I’m a bit of a nut for the aroma of pine. Not those hanging pine trees you see in taxis, but expensive candles and soaps, and, of course, real Christmas wreaths and trees, although sadly we have two fake trees so we use one of those instead of a real one. Michael Bauer from the SF Chronicle alerted me to a new culinary trend – chefs are cooking with Douglas fir. I wonder how it would work as a substitute for rosemary.
Have you tried any of the new cheap wines from Whole Foods? They’re selling Chardonnay, Merlot and Cabernet Sauvignon from Three Wishes Vineyards — their own version of Two-Buck Chuck, the famous Charles Shaw wines at Trader Joe’s. Slashfood gave the wines a try, and gave them a thumbs up.
Jim and I entered the holiday season with a little extra meat on us, if you know what I mean, so I’m not making Christmas cookies this year. However, I bookmarked a page on the Providence Journal’s website for next year — links to hundreds of holiday cookie recipes published in other newspaper food sections.
Nutmeg makes its appearance in my kitchen throughout the year but has a special role at Christmas when I grate a bit on glasses of my homemade eggnog. It also made an appearance on ABC News this week for its part in a new trend in teenage drug use. Yes, nutmeg. It has quite a history, according to Saveur, and quite a hold on our brains. Food manufacturers add it to the most unlikely products because we’re hard-wired to prefer its taste.
You’ve probably heard of unami, one of the five basic tastes – sweet, salty, bitter and sour are the others. It’s the savory taste that gives food its oomph. Now you can get unami paste in a tube, “ripe with the flavors of anchovies, black olives, tomatoes, porcini mushrooms, balsamic vinegar and Parmesan cheese” – your new secret ingredient.

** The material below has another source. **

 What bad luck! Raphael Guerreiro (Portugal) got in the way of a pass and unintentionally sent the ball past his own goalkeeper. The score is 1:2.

Here’s a way to keep the fat off during the holiday season: just think about eating. Hmm, I do that anyways, maybe I can do it with more intention and cut back on what I actually eat. I read about a new study that found that “people who imagined themselves repeatedly indulging in sweet or salty treats ended up eating less of the actual foods than people who didn’t visualize eating the same foods.”